A team of Filipino researchers has discovered a powerful antifungal agent hidden within a traditional fermented fish dish. Burong isda, a popular Pampanga delicacy, harbors a bacterium, Limosilactobacillus fermentum, with surprising health benefits. This bacterium shows significant promise in combating Aspergillus fumigatus, a fungus that commonly infects people with weakened immune systems.
The research, conducted by scientists at the University of the Philippines Diliman College of Science (UPD-CS) and the University of Santo Tomas (UST), combined advanced genomic and laboratory techniques. This multi-faceted approach revealed the bacterium’s antifungal properties. This is potentially the first study demonstrating L. fermentum’s effect against A. fumigatus.
Lead researcher Joshua Veluz, a Kapampangan himself, explained his personal connection to the project. He grew up eating burong isda, fueling his curiosity about its potential health benefits beyond its cultural significance. His interest led to the study, begun in 2019. He stated, “Historically, probiotic research in the Philippines has relied heavily on culture-based methods and basic molecular techniques. This work underscores the value of combining genomics, metabolomics, and assays as a powerful and timely approach to uncovering the full probiotic potential of microbes found in Philippine fermented foods.”
The study found that while L. fermentum might struggle in highly acidic environments like the stomach, it thrives in less acidic parts of the digestive tract. Importantly, the bacteria possess genes that boost the immune system and produce essential B vitamins (B1, B2, B6, and B9). Crucially, the strains are non-pathogenic and show minimal risk of transferring antimicrobial resistance.

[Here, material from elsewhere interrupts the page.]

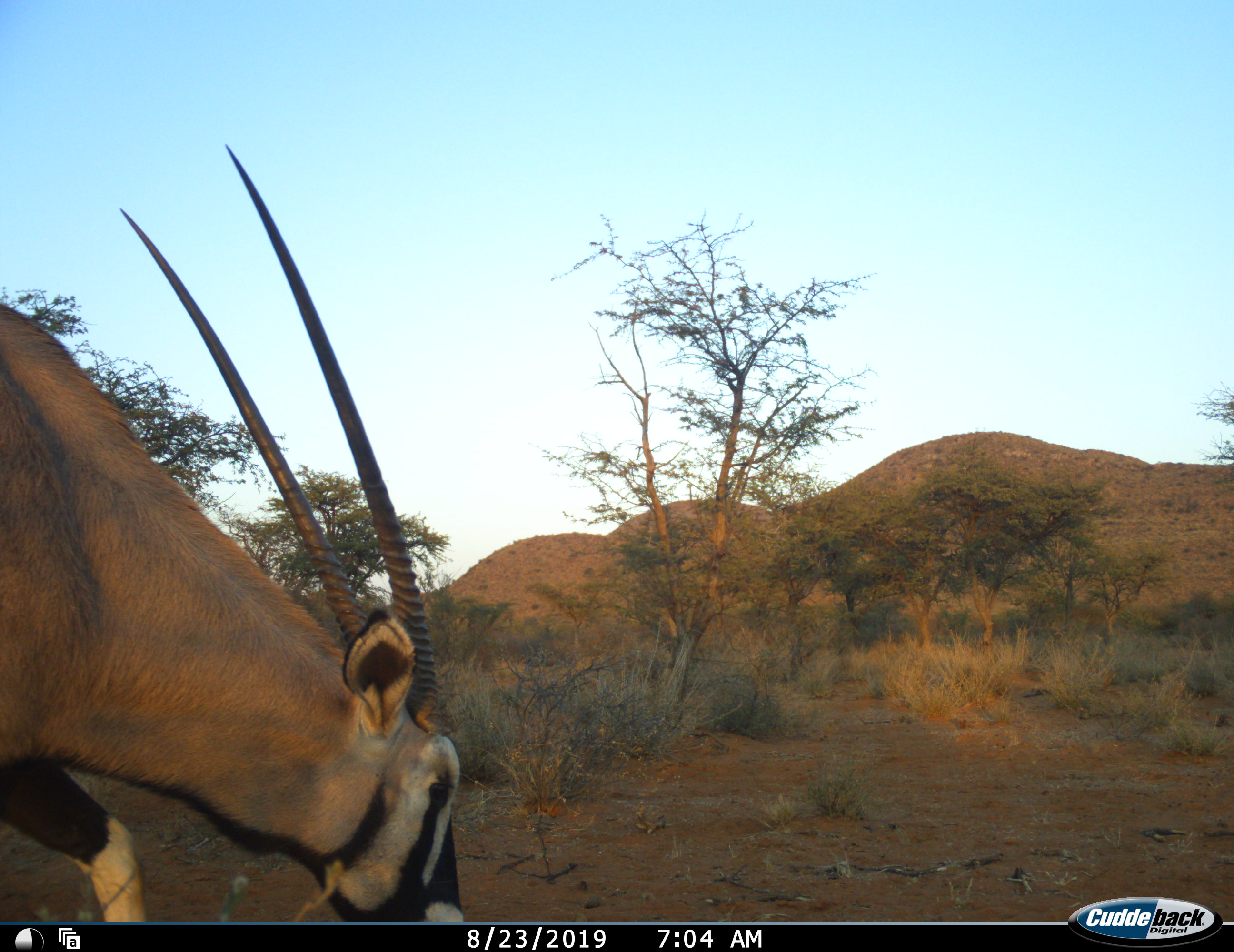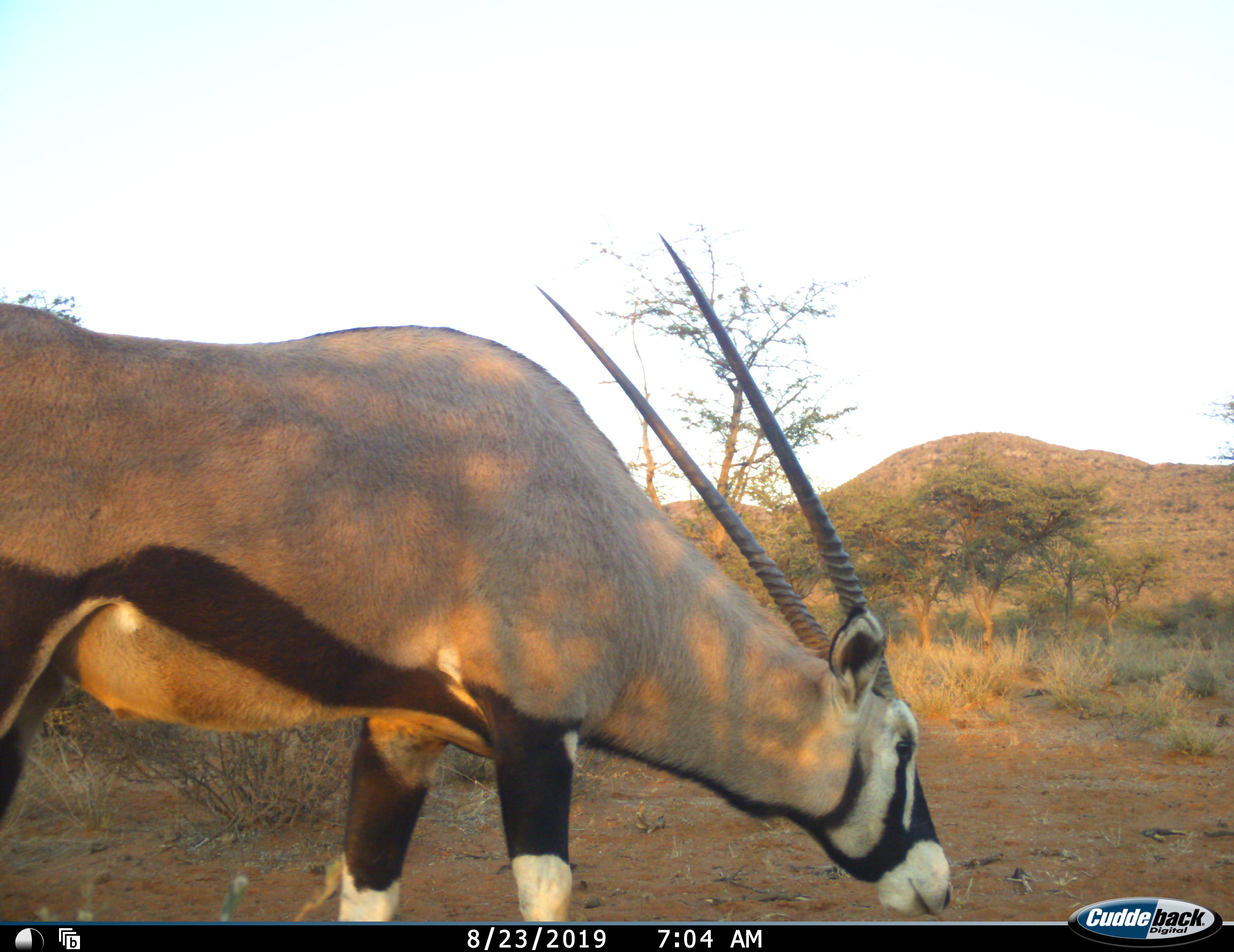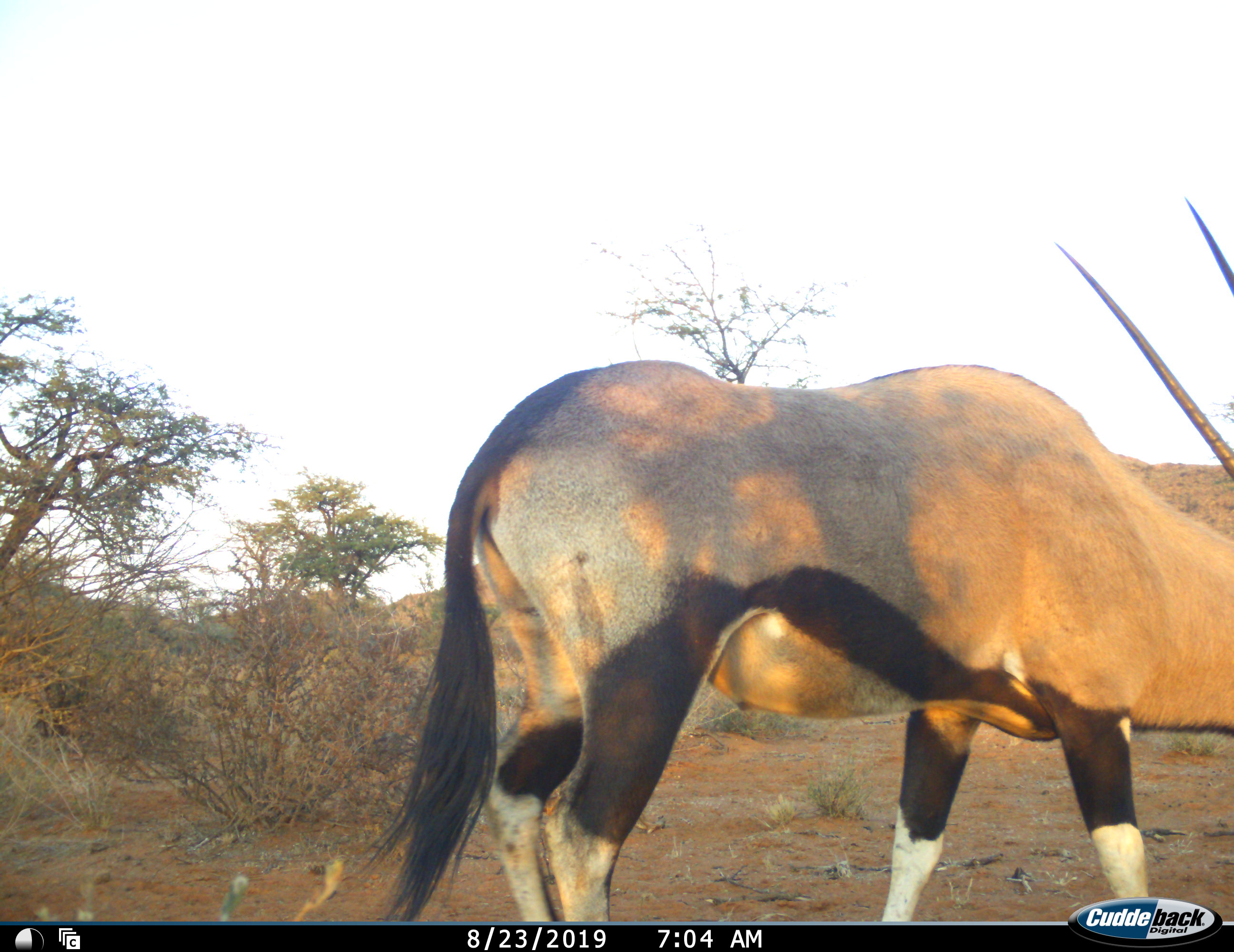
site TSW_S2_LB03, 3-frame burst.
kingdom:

Beyond immune support and vitamin production, the L. fermentum strains produce compounds that inhibit fungal growth. While previous research has noted L. fermentum’s antifungal abilities against other fungi, this study highlights its potential against the dangerous A. fumigatus. This opens exciting possibilities for developing a broad-spectrum antifungal treatment.
Veluz and his team are continuing their research. They are exploring additional probiotic properties and ensuring the strains’ stability for safe application in future health products. They plan to further characterize the bacteria’s traits, contributing significantly to the burgeoning field of probiotic research in the Philippines. Their work utilizes OMICs, a cutting-edge approach to studying the complete set of genes or proteins of the organism. This discovery could lead to new probiotic products, offering a natural and effective way to combat fungal infections. The potential impact on global health from this seemingly simple fermented fish is enormous.